- **Task details**
Copy the material below, substituting "stadium seating" for every "grandstand seating" and keeping everything else the same.

- **Data rows**

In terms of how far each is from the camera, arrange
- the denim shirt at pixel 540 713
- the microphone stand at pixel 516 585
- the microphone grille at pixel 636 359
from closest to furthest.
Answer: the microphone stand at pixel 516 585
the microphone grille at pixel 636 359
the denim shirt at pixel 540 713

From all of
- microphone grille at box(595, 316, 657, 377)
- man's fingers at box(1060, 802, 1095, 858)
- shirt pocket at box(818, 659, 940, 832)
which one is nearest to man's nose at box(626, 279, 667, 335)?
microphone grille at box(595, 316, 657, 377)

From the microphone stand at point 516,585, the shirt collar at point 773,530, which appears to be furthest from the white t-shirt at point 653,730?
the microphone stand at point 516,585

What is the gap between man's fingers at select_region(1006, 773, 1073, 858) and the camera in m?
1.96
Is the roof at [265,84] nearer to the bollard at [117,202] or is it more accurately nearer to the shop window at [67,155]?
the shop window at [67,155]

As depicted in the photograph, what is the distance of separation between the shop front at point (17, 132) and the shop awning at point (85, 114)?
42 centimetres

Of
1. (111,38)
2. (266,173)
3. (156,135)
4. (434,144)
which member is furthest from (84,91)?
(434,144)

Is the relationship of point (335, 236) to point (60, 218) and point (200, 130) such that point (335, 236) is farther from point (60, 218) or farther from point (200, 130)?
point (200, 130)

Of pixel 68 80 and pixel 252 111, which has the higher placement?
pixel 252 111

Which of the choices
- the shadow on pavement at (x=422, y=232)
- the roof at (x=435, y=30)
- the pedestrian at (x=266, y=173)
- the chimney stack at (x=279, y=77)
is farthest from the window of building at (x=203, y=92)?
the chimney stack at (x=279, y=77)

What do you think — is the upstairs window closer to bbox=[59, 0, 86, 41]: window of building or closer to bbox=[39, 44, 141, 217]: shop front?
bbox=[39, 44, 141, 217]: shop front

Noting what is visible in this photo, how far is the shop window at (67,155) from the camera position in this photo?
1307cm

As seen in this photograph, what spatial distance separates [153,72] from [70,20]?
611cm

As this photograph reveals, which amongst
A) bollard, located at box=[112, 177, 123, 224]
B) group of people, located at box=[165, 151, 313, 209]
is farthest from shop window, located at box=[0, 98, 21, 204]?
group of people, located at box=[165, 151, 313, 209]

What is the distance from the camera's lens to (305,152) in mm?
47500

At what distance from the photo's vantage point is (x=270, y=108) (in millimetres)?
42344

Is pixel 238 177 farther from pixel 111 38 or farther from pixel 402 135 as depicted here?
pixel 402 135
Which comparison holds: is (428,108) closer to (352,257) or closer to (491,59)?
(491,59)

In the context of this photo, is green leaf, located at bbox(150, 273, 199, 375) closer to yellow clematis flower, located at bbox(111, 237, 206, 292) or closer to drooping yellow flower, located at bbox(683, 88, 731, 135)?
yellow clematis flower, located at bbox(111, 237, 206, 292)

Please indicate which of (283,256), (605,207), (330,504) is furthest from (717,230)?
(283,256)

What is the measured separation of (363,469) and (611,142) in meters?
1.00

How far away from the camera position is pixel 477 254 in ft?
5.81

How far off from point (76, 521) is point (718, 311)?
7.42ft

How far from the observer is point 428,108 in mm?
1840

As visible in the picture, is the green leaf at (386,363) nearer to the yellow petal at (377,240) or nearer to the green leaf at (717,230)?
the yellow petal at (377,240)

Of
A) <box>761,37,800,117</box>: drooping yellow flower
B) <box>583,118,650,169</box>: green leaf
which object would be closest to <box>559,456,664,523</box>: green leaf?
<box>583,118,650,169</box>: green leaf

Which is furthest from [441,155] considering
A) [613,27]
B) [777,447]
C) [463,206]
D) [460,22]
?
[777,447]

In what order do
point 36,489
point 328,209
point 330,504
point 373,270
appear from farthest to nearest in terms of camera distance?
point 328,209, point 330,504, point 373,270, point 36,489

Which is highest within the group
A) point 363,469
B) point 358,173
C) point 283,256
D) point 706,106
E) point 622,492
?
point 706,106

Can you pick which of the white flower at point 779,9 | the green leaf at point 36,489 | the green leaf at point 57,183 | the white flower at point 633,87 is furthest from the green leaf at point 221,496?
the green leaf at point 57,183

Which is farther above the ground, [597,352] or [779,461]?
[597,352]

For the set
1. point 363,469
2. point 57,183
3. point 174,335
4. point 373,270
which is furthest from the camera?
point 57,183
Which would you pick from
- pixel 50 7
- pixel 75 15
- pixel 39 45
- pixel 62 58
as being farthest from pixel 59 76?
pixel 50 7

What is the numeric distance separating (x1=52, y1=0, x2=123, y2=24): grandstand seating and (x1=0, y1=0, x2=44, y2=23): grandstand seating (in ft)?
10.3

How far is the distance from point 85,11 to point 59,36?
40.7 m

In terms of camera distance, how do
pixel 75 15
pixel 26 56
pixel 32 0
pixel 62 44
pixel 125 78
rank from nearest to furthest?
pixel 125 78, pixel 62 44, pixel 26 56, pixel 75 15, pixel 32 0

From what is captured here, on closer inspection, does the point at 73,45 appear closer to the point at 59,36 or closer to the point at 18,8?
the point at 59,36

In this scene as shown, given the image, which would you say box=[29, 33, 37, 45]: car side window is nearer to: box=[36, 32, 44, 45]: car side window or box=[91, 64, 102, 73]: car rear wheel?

- **Reply to the exercise**
In terms of how far each is from the camera, arrange
- the denim shirt at pixel 540 713
- the microphone stand at pixel 516 585
- the microphone grille at pixel 636 359
from closest to furthest.
Answer: the microphone stand at pixel 516 585
the microphone grille at pixel 636 359
the denim shirt at pixel 540 713

From all of
- microphone grille at box(595, 316, 657, 377)
- man's fingers at box(1060, 802, 1095, 858)
- shirt pocket at box(818, 659, 940, 832)
which one is nearest to man's nose at box(626, 279, 667, 335)?
microphone grille at box(595, 316, 657, 377)

From the microphone stand at point 516,585, the shirt collar at point 773,530, which appears to be furthest from the white t-shirt at point 653,730?
the microphone stand at point 516,585

What is the gap between man's fingers at select_region(1006, 773, 1073, 858) and the camera in m?
1.96
Is the roof at [265,84] nearer to the bollard at [117,202] or is it more accurately nearer to the shop window at [67,155]?
the shop window at [67,155]

As depicted in the photograph, what is the distance of separation between the shop front at point (17, 132) and the shop awning at point (85, 114)?
42 centimetres

Of
1. (111,38)
2. (266,173)
3. (156,135)
4. (434,144)
which member is furthest from (84,91)?
(434,144)

Is the relationship of point (335, 236) to point (60, 218) and point (200, 130) such that point (335, 236) is farther from point (60, 218) or farther from point (200, 130)?
point (200, 130)

Of pixel 68 80 and pixel 252 111, which has the higher placement?
pixel 252 111

Which of the choices
- the shadow on pavement at (x=422, y=232)
- the roof at (x=435, y=30)
- the pedestrian at (x=266, y=173)
- the chimney stack at (x=279, y=77)
is farthest from the window of building at (x=203, y=92)?
the chimney stack at (x=279, y=77)

What do you think — is the upstairs window closer to bbox=[59, 0, 86, 41]: window of building or closer to bbox=[39, 44, 141, 217]: shop front?
bbox=[39, 44, 141, 217]: shop front

Noting what is visible in this photo, how far is the shop window at (67,155) from the camera position in this photo?
1307cm

As seen in this photograph, what spatial distance separates [153,72] from [70,20]?
611cm

As this photograph reveals, which amongst
A) bollard, located at box=[112, 177, 123, 224]
B) group of people, located at box=[165, 151, 313, 209]
is farthest from shop window, located at box=[0, 98, 21, 204]?
group of people, located at box=[165, 151, 313, 209]

What is the distance from the camera's lens to (305,152) in mm?
47500

At what distance from the photo's vantage point is (x=270, y=108) (in millimetres)?
42344

Is pixel 238 177 farther from pixel 111 38 or farther from pixel 402 135 as depicted here?
pixel 402 135
Which comparison holds: is (428,108) closer to (352,257) or closer to (491,59)?
(491,59)

In the context of this photo, is green leaf, located at bbox(150, 273, 199, 375) closer to yellow clematis flower, located at bbox(111, 237, 206, 292) or closer to drooping yellow flower, located at bbox(683, 88, 731, 135)?
yellow clematis flower, located at bbox(111, 237, 206, 292)

Please indicate which of (283,256), (605,207), (330,504) is furthest from (717,230)?
(283,256)

What is the measured separation of (363,469) and (611,142) in meters?
1.00

How far away from the camera position is pixel 477 254 in ft?
5.81

How far off from point (76, 521) is point (718, 311)?
7.42ft

How far from the observer is point 428,108 in mm?
1840

As visible in the picture, is the green leaf at (386,363) nearer to the yellow petal at (377,240) or nearer to the green leaf at (717,230)?
the yellow petal at (377,240)

Of
A) <box>761,37,800,117</box>: drooping yellow flower
B) <box>583,118,650,169</box>: green leaf
which object would be closest to <box>559,456,664,523</box>: green leaf?
<box>583,118,650,169</box>: green leaf

Which is furthest from [441,155] considering
A) [613,27]
B) [777,447]
C) [463,206]
D) [460,22]
?
[777,447]

In what order do
point 36,489
point 328,209
point 330,504
point 373,270
appear from farthest to nearest in terms of camera distance?
point 328,209, point 330,504, point 373,270, point 36,489

Which is highest within the group
A) point 363,469
B) point 358,173
C) point 283,256
D) point 706,106
E) point 622,492
?
point 706,106

Can you pick which of the white flower at point 779,9 | the green leaf at point 36,489 | the green leaf at point 57,183 | the white flower at point 633,87 is furthest from the green leaf at point 221,496?
the green leaf at point 57,183

Which is farther above the ground, [597,352] or [779,461]?
[597,352]

For the set
1. point 363,469
2. point 57,183
3. point 174,335
4. point 373,270
which is furthest from the camera?
point 57,183
Which would you pick from
- pixel 50 7
- pixel 75 15
- pixel 39 45
- pixel 62 58
as being farthest from pixel 59 76?
pixel 50 7

What is the numeric distance separating (x1=52, y1=0, x2=123, y2=24): stadium seating and (x1=0, y1=0, x2=44, y2=23): stadium seating (in ft)?
10.3

How far is the distance from point 85,11 to point 59,36?
40.7 m

In terms of camera distance, how do
pixel 75 15
pixel 26 56
pixel 32 0
pixel 62 44
pixel 125 78
rank from nearest to furthest?
pixel 125 78, pixel 62 44, pixel 26 56, pixel 75 15, pixel 32 0

From what is captured here, on closer inspection, does the point at 73,45 appear closer to the point at 59,36 or closer to the point at 18,8?
the point at 59,36

In this scene as shown, given the image, which would you say box=[29, 33, 37, 45]: car side window is nearer to: box=[36, 32, 44, 45]: car side window or box=[91, 64, 102, 73]: car rear wheel?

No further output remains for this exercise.